Hay días en que no puedo quitármelo de la cabeza y otros en que ni siquiera se dibuja un leve atisbo de aquel episodio en mi memoria. Existen momentos en que me ahogo en arrepentimiento y todavía me atrevo a sacar a pasear algunas tímidas lágrimas que terminan deshaciéndose en esta fría litera. Sin embargo, en otras ocasiones, me golpeo en el pecho para inflarme de orgullo y convencerme una vez más de que lo que hice estuvo bien.
Aun siendo verdad que no le dediqué el tiempo suficiente para que se me lanzara al cuello en forma de acusación la famosa daga de la premeditación y la alevosía, la realidad es que lo hice. Fui yo.
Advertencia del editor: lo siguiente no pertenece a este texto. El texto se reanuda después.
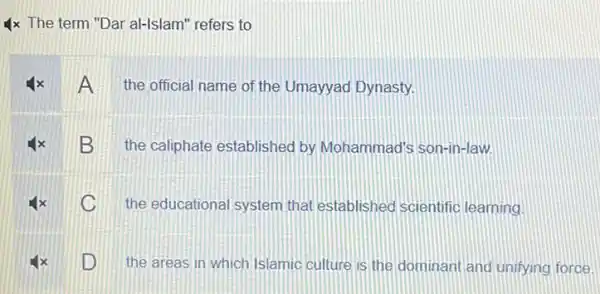 4x The term "Dar al-Islam" refers to
A the official name of the Umayyad Dynasty.
B
the caliphate established by Mohammad's son-in-law.
C
the educational system that established scientific learning
D
the areas in which Islamic culture is the dominant and unifying force.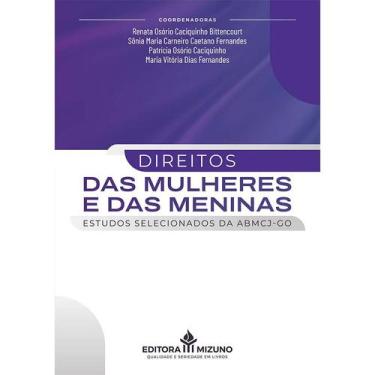 Imagem de Direito das Mulheres e das Meninas - Estudos selecionados da ABMCJ-GO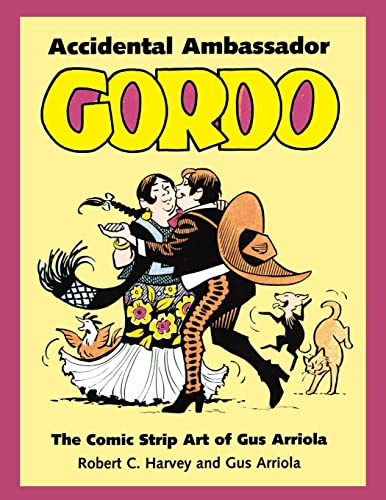 Accidental Ambassador Gordo: The Comic Strip Art of Gus Arriola (Studies in Popular Culture)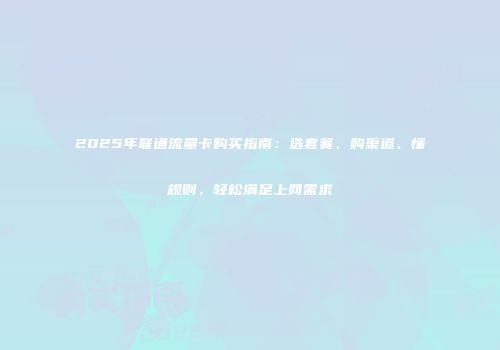 2025年联通流量卡购买指南：选套餐、购渠道、懂规则，轻松满足上网需求
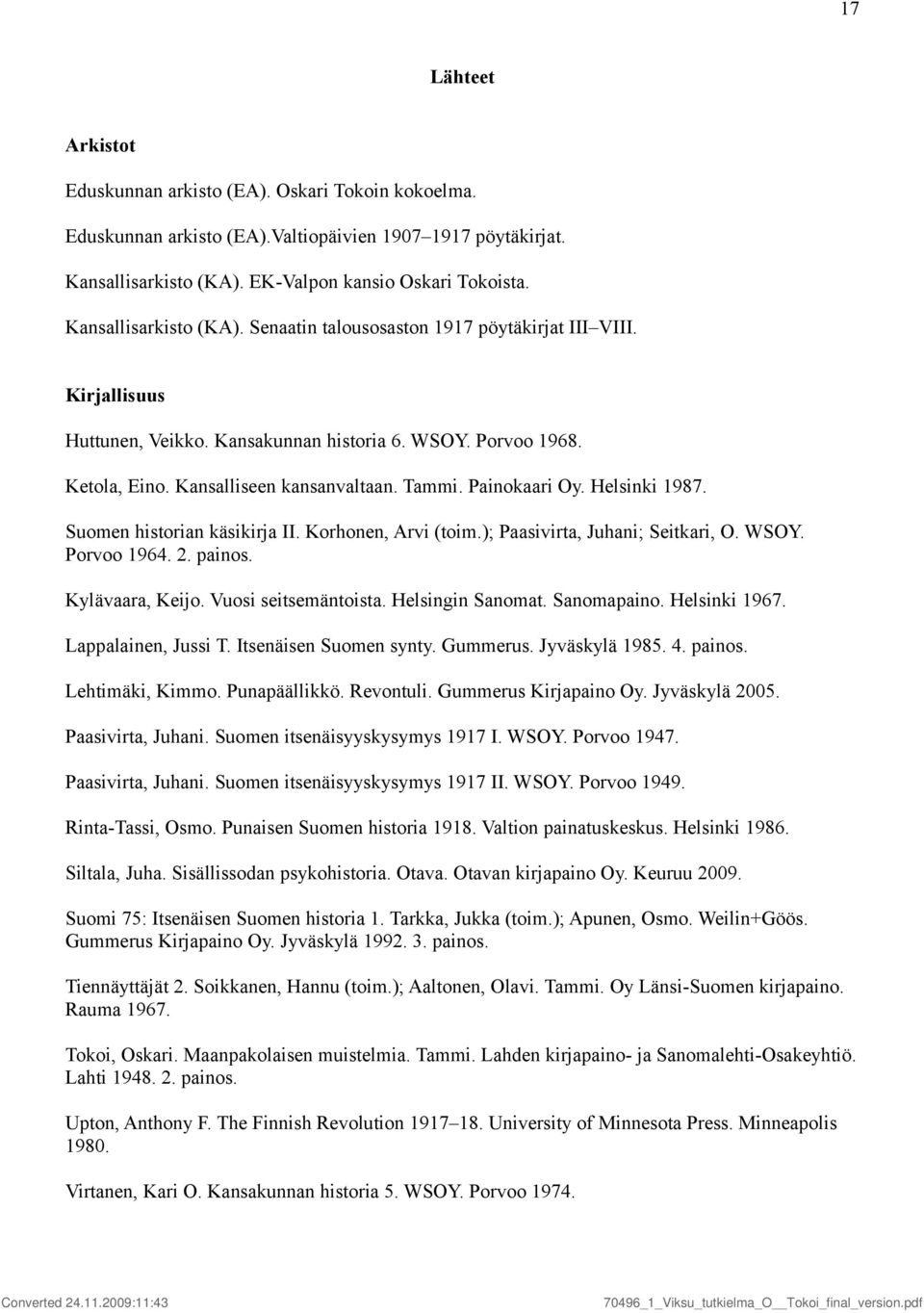 Painokaari Oy. Helsinki 1987. Suomen historian käsikirja II. Korhonen, Arvi (toim.); Paasivirta, Juhani; Seitkari, O. WSOY. Porvoo 1964. 2. painos. Kylävaara, Keijo. Vuosi seitsemäntoista.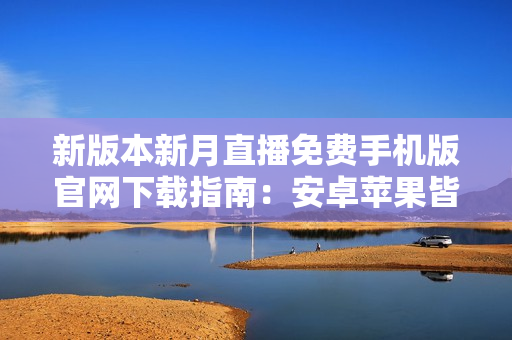 新版本新月直播免費手機版官網(wǎng)下載指南：安卓蘋果皆可安裝，盡享高清內(nèi)容和獨家特權(quán)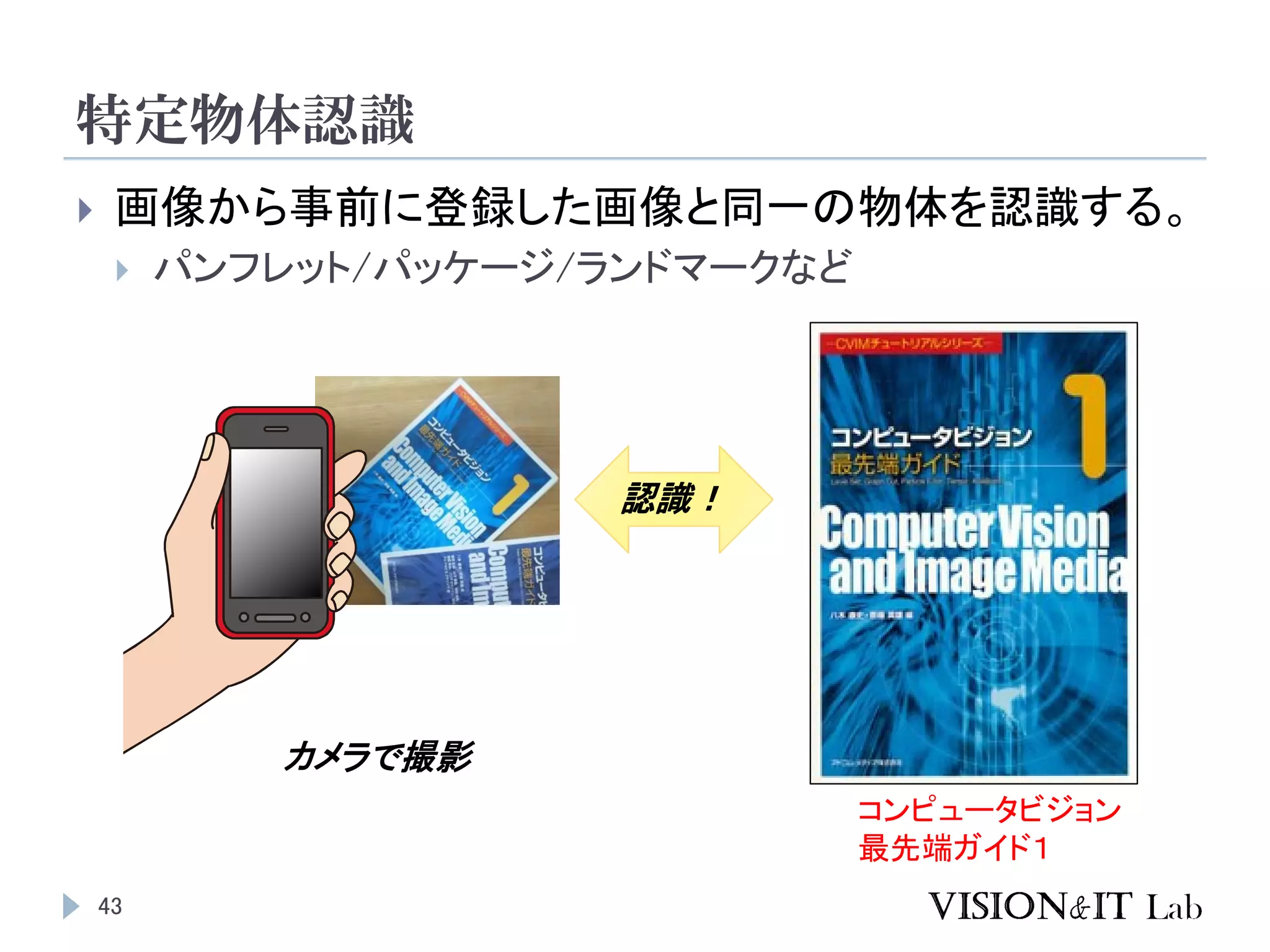 特定物体認識
43
 画像から事前に登録した画像と同一の物体を認識する。
 パンフレット/パッケージ/ランドマークなど
コンピュータビジョン
最先端ガイド１
カメラで撮影
認識！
Tantos años sacrificados.Tantas horas dejándome la piel. He esquivado rayos en plena tormenta y me he deshidratado bajo el aplastante calor del verano. He llenado océanos con el sudor invertido en cada uno de los entrenamientos que me hicieron llegar hasta donde llegué. A esa gran final con la que había soñado desde aquel día en que apareció en mi vida y, con una sonrisa capaz de envolver el estadio en que nos encontrábamos, me dijo: te voy a llevar a la gloria y un día esas medallas de oro colgarán de tu cuello mientras el mundo grita tu nombre.
Así fue. Me acompañó en los grandes momentos y en los fracasos. Horas después de subirme a lo más alto del podio y dejarme embriagar por las millones de voces que coreaban mi nombre como campeón olímpico, hallaron dos sustancias prohibidas en mi organismo. Estaba perplejo. Mi entrenador, desafortunadamente, no. Lo entendí inmediatamente. Quien me prometió llevarme a la gloria fue también quien me la arrebató. Al día siguiente, de un magnífico impulso rebosante de rencor, lo empujé hacia su último aliento.